Manizha at Moscow’s Crocus city hall on 9 March 2021.
Photograph: Valery Sharifulin/Tass

Encouraged by her growing online community, she leaned into an art-pop style that incorporates diverse elements: hip-hop, soul, brassy funk, world music, choral arrangements, and even Russian folk, all of which inspire her Eurovision entry Russian Woman. She cites Billie Eilish and Alla Pugacheva, the grande dame of Russian pop, as inspirations, because each “does what she wants”.

“I want to do different kinds of music, so that when someone turns on my song one day, not important what genre, they’ll say ‘It’s Manizha, oh well, she can allow herself that,’” she laughs.

The lyrics to Russian Woman, delivered with a characteristic dash of humour, are inspired by experiences of people advising her to lose weight or asking why she has no children at 30. “Now we know that this knowledge causes trauma and I won’t tell my daughter these things,” she says. There are hints, too, of darker moments, like the line: “You won’t break me with a broken family,” sung half in Russian, half in English.

She credits her early interest in activism to listening to patients tell her mother, a psychotherapist, about their experiences with domestic abuse, terminal illness and other hidden traumas. In 2017, she began posting photographs without makeup in a flashmob she called the “trauma of beauty”, openly discussing the pressure she felt to Photoshop images of her face or even undergo plastic surgery.

In 2019, she released the song Mama, about a family with an abusive father, alongside a telephone app called Silsila, which lets victims of violence send out an SOS appeal for help. Her mother, whom Manizha calls her producer and her coach, sold her flat to help pay for it.

Other songs have probed Russia’s dark heart through self-irony. Nedoslavyanka, a 2019 hit that means “Not quite a Slavic woman”, portrayed an orientalised version of Manizha browsing a bazaar, fighting ninjas, and handing out passports to central Asian immigrants.

And yet it probes painful truths. “Alone among strangers, a stranger among my own,” Manizha sings.

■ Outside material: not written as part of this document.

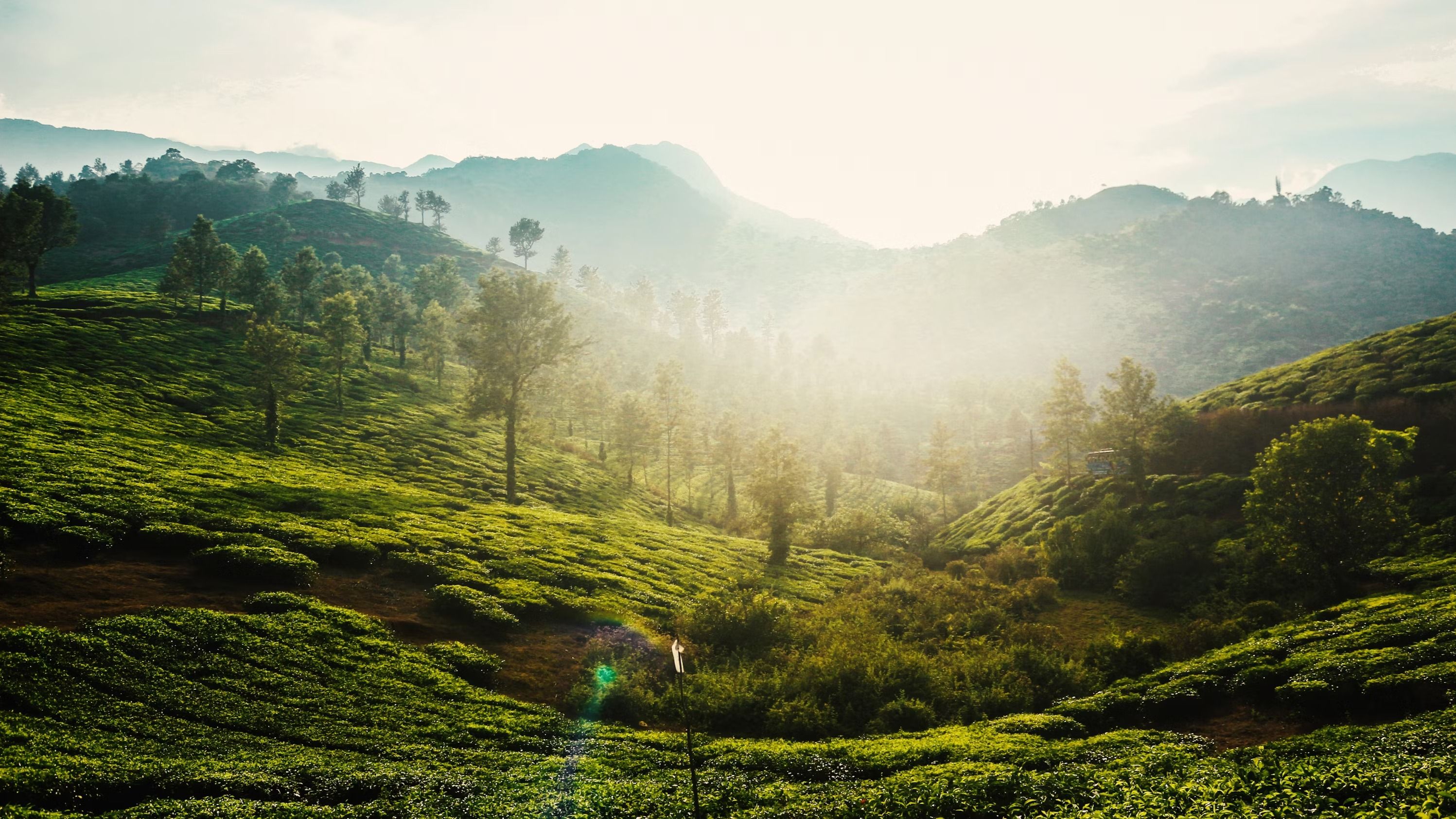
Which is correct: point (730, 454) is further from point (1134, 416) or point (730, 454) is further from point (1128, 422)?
point (1134, 416)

Driven from Tajikistan by civil war as a toddler, she has spoken about battling her sense of alienation in both countries – three if you count her stint in the UK, where she says she ran into a new set of stereotypes. “The song became prophetic,” she says. “Nedoslavyanka now answers all the questions that the public is asking me.”

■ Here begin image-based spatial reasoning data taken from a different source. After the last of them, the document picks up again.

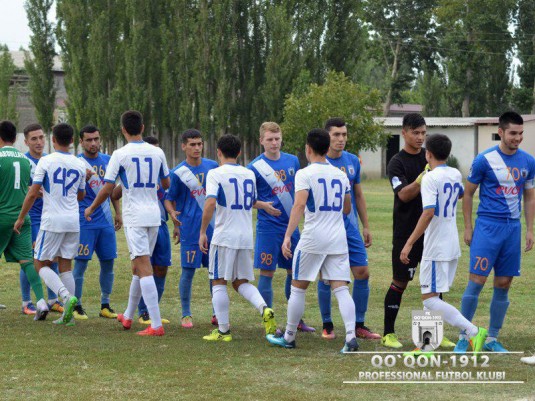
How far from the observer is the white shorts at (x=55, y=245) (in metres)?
10.2

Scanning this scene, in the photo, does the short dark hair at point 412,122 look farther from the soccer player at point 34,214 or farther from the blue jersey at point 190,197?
the soccer player at point 34,214

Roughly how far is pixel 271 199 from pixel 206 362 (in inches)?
93.0

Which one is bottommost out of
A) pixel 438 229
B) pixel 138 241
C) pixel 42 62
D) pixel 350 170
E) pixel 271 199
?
pixel 138 241

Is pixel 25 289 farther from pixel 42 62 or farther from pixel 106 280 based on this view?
pixel 42 62

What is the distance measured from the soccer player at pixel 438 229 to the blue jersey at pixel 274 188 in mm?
1845

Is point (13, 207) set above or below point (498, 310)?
above

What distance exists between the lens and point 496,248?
872 cm

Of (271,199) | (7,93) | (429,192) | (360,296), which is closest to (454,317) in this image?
(429,192)

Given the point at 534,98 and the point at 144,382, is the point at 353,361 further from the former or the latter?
the point at 534,98

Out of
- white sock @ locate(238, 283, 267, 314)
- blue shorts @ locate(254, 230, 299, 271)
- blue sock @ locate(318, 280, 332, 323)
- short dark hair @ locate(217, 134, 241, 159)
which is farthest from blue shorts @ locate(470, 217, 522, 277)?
short dark hair @ locate(217, 134, 241, 159)

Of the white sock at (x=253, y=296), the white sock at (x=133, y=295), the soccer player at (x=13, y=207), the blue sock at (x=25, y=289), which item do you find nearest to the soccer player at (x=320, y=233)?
the white sock at (x=253, y=296)

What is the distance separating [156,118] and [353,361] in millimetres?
47791

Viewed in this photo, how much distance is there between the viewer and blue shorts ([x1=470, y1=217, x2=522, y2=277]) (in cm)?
871

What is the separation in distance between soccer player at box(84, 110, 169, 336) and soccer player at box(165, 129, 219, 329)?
0.70 meters
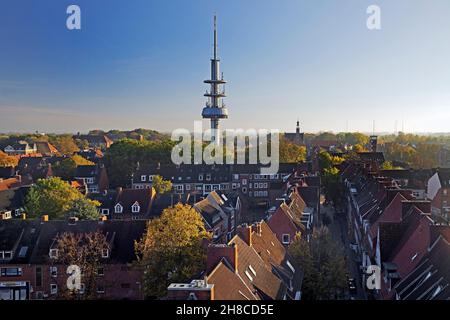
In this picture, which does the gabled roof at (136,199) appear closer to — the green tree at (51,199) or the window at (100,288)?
the green tree at (51,199)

Put bluntly: how can a refugee from Tajikistan who espouses liberal values represent a country that seems more conservative every day, passing legislation against “gay propaganda”, targeting migrants, and decriminalising domestic violence in a 2017 law that Manizha says “just killed me”.

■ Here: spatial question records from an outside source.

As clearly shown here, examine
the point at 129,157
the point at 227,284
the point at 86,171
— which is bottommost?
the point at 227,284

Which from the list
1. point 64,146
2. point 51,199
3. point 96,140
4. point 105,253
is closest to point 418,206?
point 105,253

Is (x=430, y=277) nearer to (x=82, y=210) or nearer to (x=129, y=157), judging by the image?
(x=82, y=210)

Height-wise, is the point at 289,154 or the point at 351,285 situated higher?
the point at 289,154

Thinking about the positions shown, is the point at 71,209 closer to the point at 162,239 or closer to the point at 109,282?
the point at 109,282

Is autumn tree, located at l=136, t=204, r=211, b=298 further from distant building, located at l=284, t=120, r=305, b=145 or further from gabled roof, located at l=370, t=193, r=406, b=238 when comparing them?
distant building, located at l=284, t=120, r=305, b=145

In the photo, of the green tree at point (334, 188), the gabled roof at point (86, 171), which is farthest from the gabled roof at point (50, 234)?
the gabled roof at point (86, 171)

“Above all I want all of this art, all of these songs, all my words to lead to there being a law that would protect women and children from domestic violence,” she says.

Perhaps she is singing about ideas whose time has not yet come here? I ask. “No,” she says. “I’m an optimist. It’s about layers. There was a time when you couldn’t go outside, there were skinheads, there were Ku Klux Klans. That’s already become far less. You have to agree. And it will continue layer by layer.”

She says her own battle with xenophobia, from schoolyard taunts to the Eurovision scandal, has paradoxically made her feel more at home in Russia, strengthening her community and tuning out those who think she doesn’t belong.

“I don’t call myself a Russian woman in vain,” she says. “I have the right to that.”